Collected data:
________________________
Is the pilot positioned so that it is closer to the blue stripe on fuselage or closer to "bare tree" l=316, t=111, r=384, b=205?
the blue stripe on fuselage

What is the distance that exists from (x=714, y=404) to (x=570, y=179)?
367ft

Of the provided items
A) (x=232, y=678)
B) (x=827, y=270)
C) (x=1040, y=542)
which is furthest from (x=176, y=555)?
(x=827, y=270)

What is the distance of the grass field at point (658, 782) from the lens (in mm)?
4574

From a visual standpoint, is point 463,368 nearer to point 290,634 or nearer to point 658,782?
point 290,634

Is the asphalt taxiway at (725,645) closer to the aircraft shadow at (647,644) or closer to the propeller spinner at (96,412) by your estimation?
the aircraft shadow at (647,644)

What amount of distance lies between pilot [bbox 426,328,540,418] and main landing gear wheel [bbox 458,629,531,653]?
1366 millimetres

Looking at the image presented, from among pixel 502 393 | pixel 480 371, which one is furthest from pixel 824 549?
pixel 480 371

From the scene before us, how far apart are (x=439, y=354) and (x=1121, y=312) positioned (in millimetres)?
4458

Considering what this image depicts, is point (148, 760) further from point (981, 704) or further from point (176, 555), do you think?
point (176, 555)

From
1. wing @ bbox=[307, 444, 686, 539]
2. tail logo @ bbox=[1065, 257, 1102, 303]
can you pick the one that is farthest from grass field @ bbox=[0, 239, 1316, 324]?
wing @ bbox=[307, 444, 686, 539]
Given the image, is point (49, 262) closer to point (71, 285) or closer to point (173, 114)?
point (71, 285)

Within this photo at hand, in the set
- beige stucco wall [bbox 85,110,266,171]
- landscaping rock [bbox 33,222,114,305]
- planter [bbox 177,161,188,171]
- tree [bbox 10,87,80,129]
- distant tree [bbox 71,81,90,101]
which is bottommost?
________________________
### TASK INSTRUCTIONS
Write out all the records above again, exactly as they stand.

### IN RESPONSE
Is the pilot positioned so that it is closer to the blue stripe on fuselage or closer to "bare tree" l=316, t=111, r=384, b=205?
the blue stripe on fuselage

What is the distance that exists from (x=714, y=404) to (x=570, y=179)?
367ft

Of the provided items
A) (x=232, y=678)
B) (x=827, y=270)
C) (x=1040, y=542)
which is furthest from (x=176, y=555)?
(x=827, y=270)

What is the distance of the grass field at point (658, 782) from the lens (in mm)?
4574

From a visual standpoint, is point 463,368 nearer to point 290,634 or nearer to point 658,782?
point 290,634

Is the asphalt taxiway at (725,645) closer to the aircraft shadow at (647,644) or closer to the propeller spinner at (96,412) by your estimation?
the aircraft shadow at (647,644)

What amount of distance lies between pilot [bbox 426,328,540,418] and main landing gear wheel [bbox 458,629,531,653]?
1366 millimetres

Looking at the image presented, from among pixel 502 393 | pixel 480 371, which one is furthest from pixel 824 549?
pixel 480 371

From the scene before us, how far apart are (x=439, y=354) and (x=1121, y=312) positioned (in millimetres)?
4458

Considering what this image depicts, is point (148, 760) further from point (981, 704) or further from point (176, 555), do you think?
point (176, 555)

From
1. wing @ bbox=[307, 444, 686, 539]
2. tail logo @ bbox=[1065, 257, 1102, 303]
can you pick the one that is farthest from grass field @ bbox=[0, 239, 1316, 324]?
wing @ bbox=[307, 444, 686, 539]
Given the image, is point (49, 262) closer to point (71, 285) or closer to point (173, 114)?
point (71, 285)

Within this photo at hand, in the set
- beige stucco wall [bbox 85,110,266,171]
- landscaping rock [bbox 33,222,114,305]
- planter [bbox 177,161,188,171]
- tree [bbox 10,87,80,129]
- distant tree [bbox 71,81,90,101]
which is bottommost?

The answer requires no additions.